Friday, June 27, 2008
This bright splash of yarn is the beginning of an afghan for my 24 year old son. He will be moving out of our home in a few months and I wanted to give him a house (apartment? Condo? Basement suite?) warming present.
This will be a tartan afghan in the "Cunningham" plaid from the Australian Woman's Weekly book, "Easy-to-crochet Tartan Rugs". Our name is not Cunningham, nor are we of a heritage with customary family tartans, but it will make a beautiful afghan and a bright yet masculine spot in a bachelor pad, and quite possibly an extra blanket when needed. My son picked the particular plaid himself. He liked the simplicity of this one and it's primarily red and black colour scheme.
This is only the beginning of the horizontal stripes in the mesh portion. When it is done I will be crocheting 128 afghan length crocheted chains. They are woven through the mesh portion to form the plaid.
I made one of these for my daughter and her husband years ago, but in a different plaid.
Saturday, June 21, 2008
Thursday, June 19, 2008
The overcast day turned out to be the perfect temperature for sitting around outside knitting. Not too hot, not too cold, and thankfully also not wet.

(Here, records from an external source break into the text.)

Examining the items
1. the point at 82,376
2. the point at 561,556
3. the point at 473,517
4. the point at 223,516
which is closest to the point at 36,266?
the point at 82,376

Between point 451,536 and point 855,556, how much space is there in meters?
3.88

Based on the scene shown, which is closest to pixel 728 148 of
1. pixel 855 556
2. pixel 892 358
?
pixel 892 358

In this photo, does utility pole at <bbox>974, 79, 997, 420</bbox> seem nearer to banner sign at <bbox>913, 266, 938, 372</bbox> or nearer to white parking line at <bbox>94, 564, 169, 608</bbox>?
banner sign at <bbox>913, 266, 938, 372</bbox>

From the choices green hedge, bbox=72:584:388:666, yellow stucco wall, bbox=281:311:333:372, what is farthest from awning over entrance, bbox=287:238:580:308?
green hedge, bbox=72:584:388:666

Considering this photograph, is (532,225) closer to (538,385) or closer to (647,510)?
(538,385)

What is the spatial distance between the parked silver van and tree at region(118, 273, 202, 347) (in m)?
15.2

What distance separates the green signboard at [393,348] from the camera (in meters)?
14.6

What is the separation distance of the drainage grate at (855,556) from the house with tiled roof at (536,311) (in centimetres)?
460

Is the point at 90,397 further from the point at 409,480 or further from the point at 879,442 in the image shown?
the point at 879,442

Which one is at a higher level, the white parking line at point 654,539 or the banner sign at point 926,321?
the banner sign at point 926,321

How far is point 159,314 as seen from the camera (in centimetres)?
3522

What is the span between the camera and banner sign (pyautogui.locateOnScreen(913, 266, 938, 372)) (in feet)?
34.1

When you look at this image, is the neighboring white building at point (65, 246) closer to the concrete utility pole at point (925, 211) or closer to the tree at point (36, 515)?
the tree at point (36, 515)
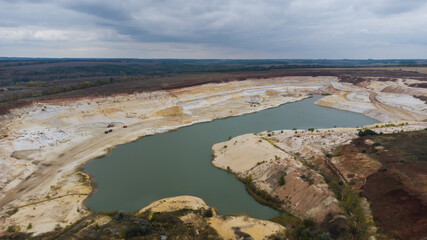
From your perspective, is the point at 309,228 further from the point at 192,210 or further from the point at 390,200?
the point at 192,210

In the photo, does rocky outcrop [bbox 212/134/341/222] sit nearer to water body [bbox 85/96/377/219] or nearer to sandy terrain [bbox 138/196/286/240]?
water body [bbox 85/96/377/219]

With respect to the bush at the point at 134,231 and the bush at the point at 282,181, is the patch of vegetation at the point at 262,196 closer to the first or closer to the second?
the bush at the point at 282,181

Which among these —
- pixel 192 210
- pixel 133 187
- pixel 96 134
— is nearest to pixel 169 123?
pixel 96 134

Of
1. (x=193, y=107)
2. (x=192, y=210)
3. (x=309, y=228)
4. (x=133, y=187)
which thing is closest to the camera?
(x=309, y=228)

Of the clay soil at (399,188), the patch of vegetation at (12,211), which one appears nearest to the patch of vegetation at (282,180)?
the clay soil at (399,188)

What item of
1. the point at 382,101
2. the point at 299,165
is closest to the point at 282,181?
the point at 299,165
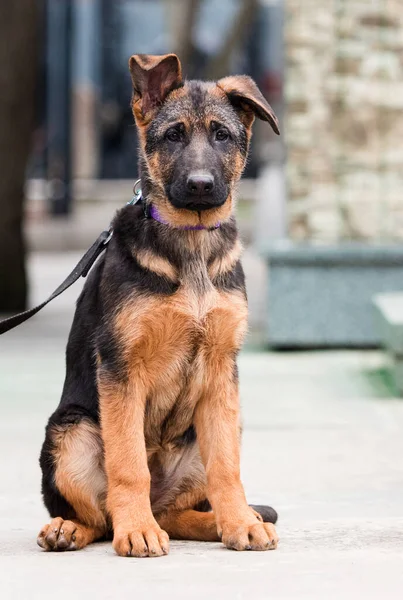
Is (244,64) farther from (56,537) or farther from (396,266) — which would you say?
(56,537)

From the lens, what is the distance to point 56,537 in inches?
182

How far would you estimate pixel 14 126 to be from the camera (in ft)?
38.1

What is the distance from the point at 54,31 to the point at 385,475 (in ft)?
68.7

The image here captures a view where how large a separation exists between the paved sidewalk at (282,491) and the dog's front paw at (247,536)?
0.13ft

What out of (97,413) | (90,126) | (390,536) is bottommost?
(90,126)

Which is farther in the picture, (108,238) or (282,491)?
(282,491)

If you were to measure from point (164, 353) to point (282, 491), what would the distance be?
61.4 inches

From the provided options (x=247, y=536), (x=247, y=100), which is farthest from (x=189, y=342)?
(x=247, y=100)

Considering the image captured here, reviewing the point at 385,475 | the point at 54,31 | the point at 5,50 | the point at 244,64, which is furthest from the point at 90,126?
the point at 385,475

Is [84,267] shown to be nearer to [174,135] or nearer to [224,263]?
[224,263]

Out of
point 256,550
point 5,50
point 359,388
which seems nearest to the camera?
point 256,550

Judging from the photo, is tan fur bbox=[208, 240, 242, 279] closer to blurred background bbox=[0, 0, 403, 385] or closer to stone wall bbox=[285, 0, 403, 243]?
blurred background bbox=[0, 0, 403, 385]

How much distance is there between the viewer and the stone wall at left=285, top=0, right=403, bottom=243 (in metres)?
10.3

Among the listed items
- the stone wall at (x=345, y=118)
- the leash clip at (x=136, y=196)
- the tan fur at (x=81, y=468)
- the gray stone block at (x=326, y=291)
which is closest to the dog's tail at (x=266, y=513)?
the tan fur at (x=81, y=468)
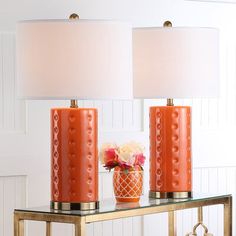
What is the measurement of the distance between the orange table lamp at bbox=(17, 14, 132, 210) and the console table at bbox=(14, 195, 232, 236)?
73mm

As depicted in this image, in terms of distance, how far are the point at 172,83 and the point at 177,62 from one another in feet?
0.27

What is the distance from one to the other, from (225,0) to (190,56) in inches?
35.0

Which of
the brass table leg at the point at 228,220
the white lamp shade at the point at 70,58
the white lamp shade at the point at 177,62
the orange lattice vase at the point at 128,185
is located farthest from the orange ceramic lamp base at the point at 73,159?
the brass table leg at the point at 228,220

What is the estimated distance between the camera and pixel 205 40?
123 inches

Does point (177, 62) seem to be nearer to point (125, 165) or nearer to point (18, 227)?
point (125, 165)

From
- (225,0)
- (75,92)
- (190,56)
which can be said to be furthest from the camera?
(225,0)

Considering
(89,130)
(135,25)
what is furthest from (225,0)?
(89,130)

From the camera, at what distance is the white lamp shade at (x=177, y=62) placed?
3.09 m

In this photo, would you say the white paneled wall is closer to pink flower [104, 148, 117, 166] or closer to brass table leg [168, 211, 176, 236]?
pink flower [104, 148, 117, 166]

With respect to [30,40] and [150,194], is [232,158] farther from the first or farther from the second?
[30,40]

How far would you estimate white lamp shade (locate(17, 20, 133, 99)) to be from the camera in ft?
8.75

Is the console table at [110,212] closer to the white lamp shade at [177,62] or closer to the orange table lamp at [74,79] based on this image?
the orange table lamp at [74,79]

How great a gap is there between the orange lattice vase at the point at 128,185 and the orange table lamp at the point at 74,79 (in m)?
0.20

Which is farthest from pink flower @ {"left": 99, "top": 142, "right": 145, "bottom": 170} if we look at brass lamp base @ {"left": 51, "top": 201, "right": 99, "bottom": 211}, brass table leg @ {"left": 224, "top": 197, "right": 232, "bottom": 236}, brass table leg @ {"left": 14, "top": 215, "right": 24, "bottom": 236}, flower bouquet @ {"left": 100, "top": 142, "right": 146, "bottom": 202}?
brass table leg @ {"left": 224, "top": 197, "right": 232, "bottom": 236}
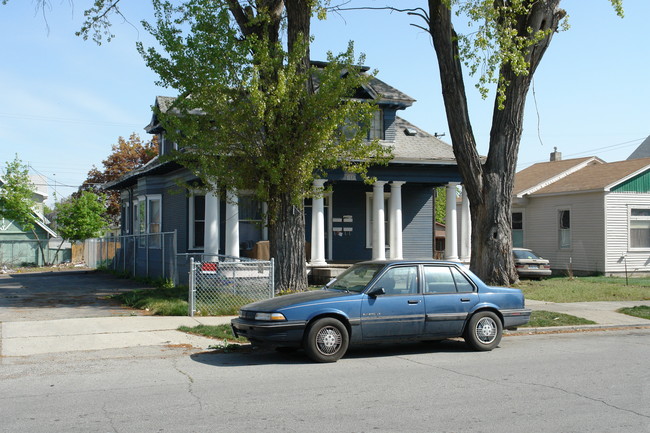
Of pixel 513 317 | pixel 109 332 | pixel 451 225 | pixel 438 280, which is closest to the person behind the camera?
pixel 438 280

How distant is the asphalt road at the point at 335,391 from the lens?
6.11m

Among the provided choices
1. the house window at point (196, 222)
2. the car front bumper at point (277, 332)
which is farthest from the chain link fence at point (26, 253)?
the car front bumper at point (277, 332)

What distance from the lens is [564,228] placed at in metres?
29.4

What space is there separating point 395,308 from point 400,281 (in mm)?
500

Although our local gathering was organized by the newly formed Upper Fraser Valley Knitters, announcements were placed in the local papers and we managed to attract a few knitters who had not yet heard about our group. In all we had about 14 knitters drop by throughout the day.
Thanks to Angie for generously providing the photos. I had quite typically brought my camera and then neglected to take any pictures.
We also had "branch" of the group gathering indoors as an alternative in case of rain, and for those who preferred to knit indoors. Louise not only headed that group, but kindly provided a photograph.
This is the project that will eventually be my souvenir of the day. A pair of cotton/wool blend socks knit toe-up, two at once, on one circular needle.
The stripes don't match despite my extensive efforts to make them line up. I'll get over it.
Wednesday, June 18, 2008
27.85 ounces (797 grams) and 1663.5 yards of "Mystic Forest" my own custom blend of black superwash merino, bright green merino, and green firestar. It should be enough for an entire long sleeved sweater. The five skeins range from just under 5 ounces to over 7 1/4 ounces. Gotta love those giant Majacraft bobbins!
Tuesday, June 17, 2008
Monday, June 16, 2008
Although I'm sure I'll have no problem doing the front bands and buttonholes, I'll be a good girl and halt the vest project for a bit while I dutifully do the buttonhole swatches that I haven't yet tackled. Several of the swatches in this level have to do with finding the best buttonhole for various situations.
I don't like overly large buttons on anything so I have always preferred the YO, K2tog buttonhole. I find it comes out a nice size no matter the thickness of your chosen yarn. However, as I'm finding out with each step of the program, you never know what you could do better until you give everything a fair try and do some experimenting. So experimenting with buttonhole options and doing the related swatches will be my self-inflicted assignment for the week.
Monday, June 09, 2008
Wednesday, June 04, 2008
This is hand dyed fibre from "Fleece Artist". The spindle is bloodwood and ebony from "Spindlewood Co". Although I had just gone through a darker bronze bit which you see on the spindle, the braid is mostly the golden to rosy colour.
Monday, June 02, 2008
Last week I stopped short of the neckline/underarm decreases because I was having second thoughts about my chosen method for decreases. I was particularly concerned about the way the diagonal line of the V-neck would be crossing various areas of the stitch repeat. I figured I'd have to vary my decrease method depending on whether it would land on a purl or a knit in each row.
Yesterday it suddenly dawned on me that I really didn't need to obsess over the front neckline as much as I at first thought. The whole neckline will be covered by a shawl collar! Duh! The decreases still have to be neat and correctly formed so that they pass the committee's inspection, but they don't have to follow the stitch pattern as closely as I was thinking. Next up: right front.
Sunday, June 01, 2008
The woven portion has a beautiful, soft drape. To improve the drape of the edging I used a relatively unknown technique for blocking acrylic yarns. I "killed' the finished edging by blocking it with steam before it was machine sewn to the woven section. Now it's as soft and flowing as the woven part.